* Start Page text *

27. MEXICO, Baja California, San Ignacio

We are in sunny Baja, generally heading south but not sure if we want to go all the way down to the southern tip of it. About half way, there’s a port town (Santa Rosalia) so might just jump onto a ferry and sail over to the mainland (shipping is also cheaper from here than from La Paz) But we have time to figure that out. There are a few things we want to see around here so definitely sticking around for a few more days.

On our 3rd day in Mexico, driving south from San Felipe (nothing much happened in San Felipe) towards Mex 1 was about 55 km nasty, rough road where we ended up with a punctured diesel tank. Now, that’s what definitely no one wants.
The first hundred or so Km of the road from San Felipe is beautifully paved (everyone said it’s rough all the way) So we had a great time enjoying the posh, smooth tarmac road, wild-camping on the beach at a couple of lovely places.

Baja California May 2013

Baja California
May 2013

Then we learnt that the last 55 or so km isn’t paved so that morning we let the tyres down by almost half to soften the impact of the road and moved on.

We saw a car by the side of the road and we stopped to asked if they needed help then realising that actually we were the ones needing help. John hopped out of the cab and immediately noticed the leak soaking the dry desert ground with horrible diesel oil. We spent the following 3 hours in the bleaching sun pumping the diesel out from this tank to our container tank so at least saved the pricey fuel.

Diesel pumping.

Diesel pumping.

* End Page text *

- **Problem set**
a. List every town or city that the Baja travel post names, including its header.
b. Carry the Baja travel post forward from its last line.

* Start Data shown *

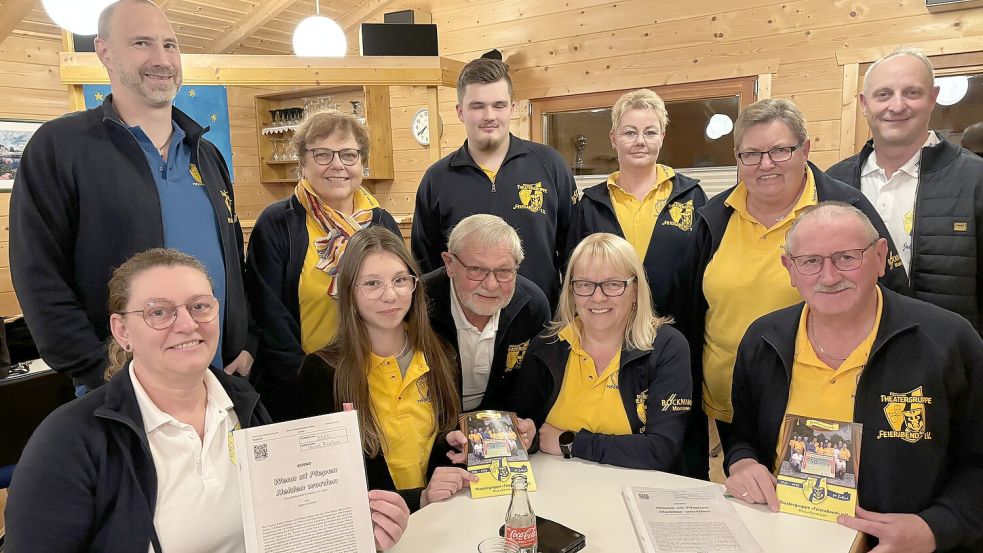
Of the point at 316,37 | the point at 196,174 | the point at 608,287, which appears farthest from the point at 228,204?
the point at 316,37

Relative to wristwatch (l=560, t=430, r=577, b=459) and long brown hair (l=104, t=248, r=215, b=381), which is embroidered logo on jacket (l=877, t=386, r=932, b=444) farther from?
long brown hair (l=104, t=248, r=215, b=381)

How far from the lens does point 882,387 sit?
5.55ft

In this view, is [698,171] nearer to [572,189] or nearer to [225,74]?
[572,189]

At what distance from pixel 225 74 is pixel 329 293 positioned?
3.37m

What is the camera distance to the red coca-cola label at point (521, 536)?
143cm

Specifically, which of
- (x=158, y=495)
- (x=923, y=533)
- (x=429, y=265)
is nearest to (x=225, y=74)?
(x=429, y=265)

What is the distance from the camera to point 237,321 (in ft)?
7.47

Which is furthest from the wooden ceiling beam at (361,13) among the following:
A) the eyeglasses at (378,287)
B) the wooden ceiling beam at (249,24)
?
the eyeglasses at (378,287)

* End Data shown *

- **The results**
a. San Ignacio, Santa Rosalia, La Paz, San Felipe

b.
When we were done, we cleaned up the mess as much as we could and heavy heartedly moved on, knowing that there’s still another 10K of this road. Surely, we know there are plenty of this kind of roads in Central-South America and Burt has been built to take the rough impact on these roads but after this experience we weren’t exactly in the “off roading” mood.

We finally reached the paved Mex1 highway, inflated our tyres and headed to Bahia de Los Angeles a small town where we heard there’s a mechanic who might be able to help with our tank. Bahia de L.A. is in a bay of turquoise water and with countless islands around it. It was pretty and felt good to see this beauty. Actually the road was very beautiful too with unusual, desert plants, cactuses, yuccas shining in various desert-colours in the sunset.

Desert view. Baja California May 2013

Desert view.
Baja California
May 2013

Once in town, we bumped into the same family+friend (Mark, Mary 2 kids, 2 dogs and friend Mark) for the 4th time. We had, once more, another good chat, a few tacos and a couple of beers with them, filled them up with drinking water, for return they suggested some great places to visit and for the 4th time, we said our goodbyes.
We found the suggested mechanic but he couldn’t (or didn’t want to) help so we moved on to find our spot for the night. Emotionally (also bit physically) drained we found our camp spot for the night (A little hippy-ish Campsite: Daggett’s Beach Camping) As we’re dry camping they let us park wherever we wanted (which is always right on the beach) + Johnny negotiated a bargain $10 for the night. (he still thought it was too much :)) We had a horrendously wind-storm throughout the night keeping us awake. I thought we’re going to end up in the water!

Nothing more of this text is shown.